Since 1970, the farm has bred 60 “Excellents” and more than 400 “Very Good” cows with the Paradise-R prefix.
“When speaking with Bill Ramsey, one quickly becomes aware that ‘here is a man with a sense of history and a vision for the future,'” said Richard Smith, manager of dairy sire selection for ABS Global. “He is a long-range thinker and a long-term player. His strategies are built on patience and his herd is built on longevity.”
Quality first. Ramsey said his farm philosophy is built around providing a quality, safe product, and doing so efficiently, so that all his family can benefit.
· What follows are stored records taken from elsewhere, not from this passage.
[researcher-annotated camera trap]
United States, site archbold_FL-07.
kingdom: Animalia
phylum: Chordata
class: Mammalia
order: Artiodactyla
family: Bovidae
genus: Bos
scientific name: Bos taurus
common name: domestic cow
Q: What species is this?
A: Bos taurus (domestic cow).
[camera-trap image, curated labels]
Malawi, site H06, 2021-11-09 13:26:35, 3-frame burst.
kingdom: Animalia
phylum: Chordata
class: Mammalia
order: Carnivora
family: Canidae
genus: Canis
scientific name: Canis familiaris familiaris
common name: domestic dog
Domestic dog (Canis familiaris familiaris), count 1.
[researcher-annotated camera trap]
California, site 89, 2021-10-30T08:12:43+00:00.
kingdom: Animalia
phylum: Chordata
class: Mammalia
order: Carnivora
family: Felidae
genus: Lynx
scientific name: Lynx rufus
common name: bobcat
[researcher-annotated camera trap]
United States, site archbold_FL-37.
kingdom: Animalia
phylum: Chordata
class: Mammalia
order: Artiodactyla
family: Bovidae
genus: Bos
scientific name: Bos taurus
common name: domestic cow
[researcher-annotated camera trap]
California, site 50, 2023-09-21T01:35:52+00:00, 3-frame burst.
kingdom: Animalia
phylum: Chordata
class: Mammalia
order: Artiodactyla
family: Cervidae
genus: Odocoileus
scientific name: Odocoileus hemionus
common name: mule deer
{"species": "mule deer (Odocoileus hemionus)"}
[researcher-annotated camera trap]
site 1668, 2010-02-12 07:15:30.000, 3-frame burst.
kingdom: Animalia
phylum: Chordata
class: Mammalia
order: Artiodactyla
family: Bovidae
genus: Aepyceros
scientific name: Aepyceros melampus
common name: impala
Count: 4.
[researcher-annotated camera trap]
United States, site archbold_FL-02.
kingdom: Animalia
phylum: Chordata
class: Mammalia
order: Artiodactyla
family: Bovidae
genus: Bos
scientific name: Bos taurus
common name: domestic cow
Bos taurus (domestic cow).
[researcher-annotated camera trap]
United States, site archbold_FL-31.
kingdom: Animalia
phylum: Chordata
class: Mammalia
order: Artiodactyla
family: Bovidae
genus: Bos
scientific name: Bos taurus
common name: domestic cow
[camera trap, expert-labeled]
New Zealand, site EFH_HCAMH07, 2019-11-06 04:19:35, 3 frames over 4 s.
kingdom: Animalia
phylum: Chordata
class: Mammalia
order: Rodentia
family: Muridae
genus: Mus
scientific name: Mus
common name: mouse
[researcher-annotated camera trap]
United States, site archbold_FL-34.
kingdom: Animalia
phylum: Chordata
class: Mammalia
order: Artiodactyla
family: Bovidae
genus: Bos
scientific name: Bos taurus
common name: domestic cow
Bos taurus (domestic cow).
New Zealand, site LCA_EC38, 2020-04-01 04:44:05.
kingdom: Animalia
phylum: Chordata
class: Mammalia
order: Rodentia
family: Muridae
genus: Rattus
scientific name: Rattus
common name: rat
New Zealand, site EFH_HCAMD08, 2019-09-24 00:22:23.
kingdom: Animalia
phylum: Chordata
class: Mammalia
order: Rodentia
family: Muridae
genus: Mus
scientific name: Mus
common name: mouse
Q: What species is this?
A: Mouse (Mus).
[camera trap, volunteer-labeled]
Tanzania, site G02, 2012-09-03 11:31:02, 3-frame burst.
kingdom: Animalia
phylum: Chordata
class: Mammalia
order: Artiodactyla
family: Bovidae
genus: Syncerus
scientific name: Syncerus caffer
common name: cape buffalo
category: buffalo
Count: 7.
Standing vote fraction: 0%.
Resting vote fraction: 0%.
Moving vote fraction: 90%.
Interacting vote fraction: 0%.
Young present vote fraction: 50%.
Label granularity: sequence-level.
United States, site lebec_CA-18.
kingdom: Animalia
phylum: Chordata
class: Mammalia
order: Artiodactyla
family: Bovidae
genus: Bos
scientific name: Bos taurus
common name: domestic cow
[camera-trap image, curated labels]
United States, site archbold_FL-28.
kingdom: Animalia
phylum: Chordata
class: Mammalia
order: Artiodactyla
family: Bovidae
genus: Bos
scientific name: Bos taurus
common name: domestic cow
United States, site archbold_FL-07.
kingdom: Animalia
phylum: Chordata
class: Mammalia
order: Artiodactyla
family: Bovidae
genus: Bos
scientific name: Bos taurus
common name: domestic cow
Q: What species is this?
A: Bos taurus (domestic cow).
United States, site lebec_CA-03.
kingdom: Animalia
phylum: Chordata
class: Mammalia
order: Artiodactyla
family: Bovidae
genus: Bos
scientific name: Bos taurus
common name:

“No. 1, you’ve got to be able to ship a quality product down the road and you’ve got to be efficient,” he said. “Strive for quality and strive for efficiency.”
He said the biggest thing he got from helping his parents was producing cows that make excellent milkers, and practicing a good work ethic.
“If you don’t work, you really don’t need to be a farmer,” he said.
His own farm features multiple updates, including some box stall barns and newer, sided freestall barns. There’s four farms altogether, with all the milk cows kept at one location.
The award is a rarity and he is believed to be the only Holstein producer from Ohio to ever be selected. It means a lot to him and the farm, but in a sense, it’s also “just a little pat on the back,” he said, for good service to the dairy industry.
Other Dairy Shrine honorees include Calvin Covington of N.C., who will receive the Guest of Honor award. Progressive Dairy Producer Awards will be given to Luke and Derek Johnson, of Unadilla, N.Y., and Andy and Lynnette Buttles of Lancaster, Wis. Tim Northrop of York, N.Y. has been selected to receive the graduate producer award.